The dagga trial can be televised… for now.

Johannesburg residents Jules Stobbs and Myrtle Clarke‚ nicknamed the Dagga couple‚ have taken seven state departments to court to force the legalisation of dagga. They did so after being charged with possession and dealing in dagga in 2010.

Doctors for Life, a South Africa-based conservative group with international chapters, applied to join the case as defendants.

Finally after seven years‚ the case was to begin on Monday.

But both the state and Doctors for Life have appealed the order that the dagga couple can live-stream the trial to website Fields of Green for All unedited.

On Tuesday afternoon‚ Judge Natu Ranchod ruled that the state and Doctors for Life's appeal to stop live-streaming of the trial by the plaintiffs could not be granted.

He ruled it had no chance of success. An appeal needs a chance of success for it to be granted.

This means the case can start and live-streaming can go ahead.

Last Friday‚ Ranchod agreed that Fields of Green For All‚ a website associated with Stobbs and Clarke, could live-stream the trial but not edit material after the fact.

This was to accommodate concerns that court material could be taken out of context and used to lobby for dagga‚ a pre-trial objection Doctors for Life had raised.

On Tuesday morning‚ the state and eight defendants argued that Stobbs and Clarke did not have locus standi to broadcast the case as they were not a registered media house.

The state had argued only licensed media houses could broadcast in court.

But Ranchod had pointed out to the state that Section 16 of the Bill if Right allowed "everyone freedom of expression" and the right to "impart information".

Two days in‚ the trial will start for an hour and be live streamed.

However‚ state advocate William Mukhari told the court he was preparing to approach the Supreme Court of appeal to stop the live-stream on Wednesday.

Mukhari said the live-stream ruling was setting a precedent that allows any alleged criminal in a trial to broadcast their own case.
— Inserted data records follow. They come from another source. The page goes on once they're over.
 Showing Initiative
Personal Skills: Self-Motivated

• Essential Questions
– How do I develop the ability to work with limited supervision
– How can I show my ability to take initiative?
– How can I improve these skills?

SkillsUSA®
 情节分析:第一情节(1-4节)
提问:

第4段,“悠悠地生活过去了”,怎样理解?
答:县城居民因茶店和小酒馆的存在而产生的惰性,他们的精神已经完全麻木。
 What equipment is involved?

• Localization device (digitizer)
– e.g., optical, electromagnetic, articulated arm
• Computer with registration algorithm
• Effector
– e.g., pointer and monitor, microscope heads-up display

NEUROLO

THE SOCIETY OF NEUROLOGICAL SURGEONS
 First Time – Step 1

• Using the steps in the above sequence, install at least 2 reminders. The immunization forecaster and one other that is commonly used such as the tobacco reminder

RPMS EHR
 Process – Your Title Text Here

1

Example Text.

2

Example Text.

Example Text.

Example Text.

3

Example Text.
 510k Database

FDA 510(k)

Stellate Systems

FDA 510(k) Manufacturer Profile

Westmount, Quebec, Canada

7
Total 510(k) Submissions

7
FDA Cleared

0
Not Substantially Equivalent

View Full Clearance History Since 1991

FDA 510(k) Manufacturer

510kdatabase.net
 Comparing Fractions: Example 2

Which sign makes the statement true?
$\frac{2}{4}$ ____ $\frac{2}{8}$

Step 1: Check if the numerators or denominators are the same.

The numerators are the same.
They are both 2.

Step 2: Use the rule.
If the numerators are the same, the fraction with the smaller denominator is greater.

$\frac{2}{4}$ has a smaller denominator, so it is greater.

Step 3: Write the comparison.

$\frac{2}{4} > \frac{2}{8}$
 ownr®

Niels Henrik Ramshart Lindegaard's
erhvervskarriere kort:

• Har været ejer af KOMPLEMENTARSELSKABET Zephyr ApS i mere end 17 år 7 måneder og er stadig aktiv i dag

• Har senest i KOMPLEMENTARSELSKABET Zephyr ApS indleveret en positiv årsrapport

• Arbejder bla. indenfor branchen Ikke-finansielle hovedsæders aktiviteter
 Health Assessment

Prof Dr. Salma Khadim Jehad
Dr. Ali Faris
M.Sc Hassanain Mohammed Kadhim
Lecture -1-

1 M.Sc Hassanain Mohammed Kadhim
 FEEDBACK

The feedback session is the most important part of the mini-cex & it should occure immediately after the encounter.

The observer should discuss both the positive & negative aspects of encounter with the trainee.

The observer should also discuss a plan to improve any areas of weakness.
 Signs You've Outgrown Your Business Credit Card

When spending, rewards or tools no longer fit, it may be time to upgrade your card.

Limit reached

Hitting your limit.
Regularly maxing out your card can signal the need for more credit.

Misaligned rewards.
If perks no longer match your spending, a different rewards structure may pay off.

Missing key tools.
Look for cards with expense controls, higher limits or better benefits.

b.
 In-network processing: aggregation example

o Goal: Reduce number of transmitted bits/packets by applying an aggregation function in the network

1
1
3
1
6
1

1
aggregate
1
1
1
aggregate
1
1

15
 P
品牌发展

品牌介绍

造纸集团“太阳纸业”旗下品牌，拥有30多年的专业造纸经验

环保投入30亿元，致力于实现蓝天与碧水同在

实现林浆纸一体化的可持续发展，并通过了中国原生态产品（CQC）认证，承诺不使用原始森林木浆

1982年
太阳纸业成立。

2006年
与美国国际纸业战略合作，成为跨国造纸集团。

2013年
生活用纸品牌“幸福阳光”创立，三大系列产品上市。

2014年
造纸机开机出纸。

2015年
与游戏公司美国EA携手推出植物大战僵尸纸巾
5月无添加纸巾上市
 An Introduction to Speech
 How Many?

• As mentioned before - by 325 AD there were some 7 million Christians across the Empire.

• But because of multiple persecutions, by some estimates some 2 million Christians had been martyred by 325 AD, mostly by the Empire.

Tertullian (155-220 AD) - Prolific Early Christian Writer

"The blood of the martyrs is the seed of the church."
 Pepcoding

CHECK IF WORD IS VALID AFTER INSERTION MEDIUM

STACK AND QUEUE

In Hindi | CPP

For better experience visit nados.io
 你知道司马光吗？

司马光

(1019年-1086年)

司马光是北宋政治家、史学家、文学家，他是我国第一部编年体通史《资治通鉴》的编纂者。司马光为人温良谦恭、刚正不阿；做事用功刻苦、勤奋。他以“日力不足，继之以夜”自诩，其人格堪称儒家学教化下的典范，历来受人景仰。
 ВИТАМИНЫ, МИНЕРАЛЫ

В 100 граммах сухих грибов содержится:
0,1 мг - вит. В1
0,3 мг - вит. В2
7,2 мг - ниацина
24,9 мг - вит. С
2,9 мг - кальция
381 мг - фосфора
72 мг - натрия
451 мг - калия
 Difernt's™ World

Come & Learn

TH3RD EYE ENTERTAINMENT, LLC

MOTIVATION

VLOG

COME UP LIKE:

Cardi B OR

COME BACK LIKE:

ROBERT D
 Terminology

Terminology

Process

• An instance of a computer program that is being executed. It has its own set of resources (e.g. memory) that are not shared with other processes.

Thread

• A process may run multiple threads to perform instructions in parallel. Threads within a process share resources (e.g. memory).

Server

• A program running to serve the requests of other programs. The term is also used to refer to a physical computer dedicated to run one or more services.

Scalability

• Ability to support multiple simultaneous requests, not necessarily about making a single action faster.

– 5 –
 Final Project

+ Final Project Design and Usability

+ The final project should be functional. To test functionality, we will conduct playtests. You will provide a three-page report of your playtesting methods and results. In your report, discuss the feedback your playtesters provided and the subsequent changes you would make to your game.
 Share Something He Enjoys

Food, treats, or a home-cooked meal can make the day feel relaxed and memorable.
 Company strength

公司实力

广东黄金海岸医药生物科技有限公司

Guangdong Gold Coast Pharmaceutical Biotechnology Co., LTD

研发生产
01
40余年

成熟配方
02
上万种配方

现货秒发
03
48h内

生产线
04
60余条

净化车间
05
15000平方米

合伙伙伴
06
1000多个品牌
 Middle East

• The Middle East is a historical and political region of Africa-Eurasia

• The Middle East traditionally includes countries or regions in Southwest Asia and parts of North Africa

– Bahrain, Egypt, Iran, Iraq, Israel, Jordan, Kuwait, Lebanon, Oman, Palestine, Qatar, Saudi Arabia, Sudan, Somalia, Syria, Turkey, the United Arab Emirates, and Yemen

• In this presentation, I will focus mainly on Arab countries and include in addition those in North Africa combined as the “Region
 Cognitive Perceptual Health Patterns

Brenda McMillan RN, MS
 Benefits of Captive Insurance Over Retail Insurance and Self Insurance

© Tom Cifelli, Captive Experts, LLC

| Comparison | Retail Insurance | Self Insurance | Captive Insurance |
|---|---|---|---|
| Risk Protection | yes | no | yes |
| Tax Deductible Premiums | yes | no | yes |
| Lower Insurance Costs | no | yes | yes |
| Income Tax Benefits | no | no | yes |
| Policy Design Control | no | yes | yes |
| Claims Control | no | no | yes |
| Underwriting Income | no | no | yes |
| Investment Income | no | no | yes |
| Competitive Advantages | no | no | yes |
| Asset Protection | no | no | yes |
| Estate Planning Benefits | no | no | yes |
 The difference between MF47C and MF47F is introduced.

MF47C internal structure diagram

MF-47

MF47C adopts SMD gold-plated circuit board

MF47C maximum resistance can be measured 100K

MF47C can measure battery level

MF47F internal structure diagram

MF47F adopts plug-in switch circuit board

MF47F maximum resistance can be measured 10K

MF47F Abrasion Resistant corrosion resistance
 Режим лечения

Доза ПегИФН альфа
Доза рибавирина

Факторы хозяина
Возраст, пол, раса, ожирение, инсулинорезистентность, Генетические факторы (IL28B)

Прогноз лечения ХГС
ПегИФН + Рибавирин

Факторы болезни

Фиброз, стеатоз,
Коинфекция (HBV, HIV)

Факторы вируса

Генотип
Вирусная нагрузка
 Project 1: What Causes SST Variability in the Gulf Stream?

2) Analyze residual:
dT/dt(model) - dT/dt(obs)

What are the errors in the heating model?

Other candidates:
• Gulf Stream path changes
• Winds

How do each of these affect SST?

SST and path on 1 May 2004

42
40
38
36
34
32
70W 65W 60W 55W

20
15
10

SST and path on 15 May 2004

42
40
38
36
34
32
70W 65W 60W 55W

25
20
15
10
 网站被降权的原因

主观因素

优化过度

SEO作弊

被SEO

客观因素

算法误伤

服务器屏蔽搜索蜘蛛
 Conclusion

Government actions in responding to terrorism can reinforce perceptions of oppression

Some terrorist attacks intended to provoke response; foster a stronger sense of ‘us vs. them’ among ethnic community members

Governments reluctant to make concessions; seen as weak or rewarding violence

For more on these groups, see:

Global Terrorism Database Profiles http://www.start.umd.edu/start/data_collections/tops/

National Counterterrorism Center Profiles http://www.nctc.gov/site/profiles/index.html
The state's appeal to the SCA was expected on Wednesday and it would halt the live-stream of the trial.

During arguments‚ Mukhari didn’t answer repeated questions from the judge on what the difference was between a media house live-streaming a trial and the plaintiffs doing so.

Mukhari has also said in court and legal papers that the state objected to news website Daily Maverick's live-streaming the trial because it had featured an article with a pro-dagga stance.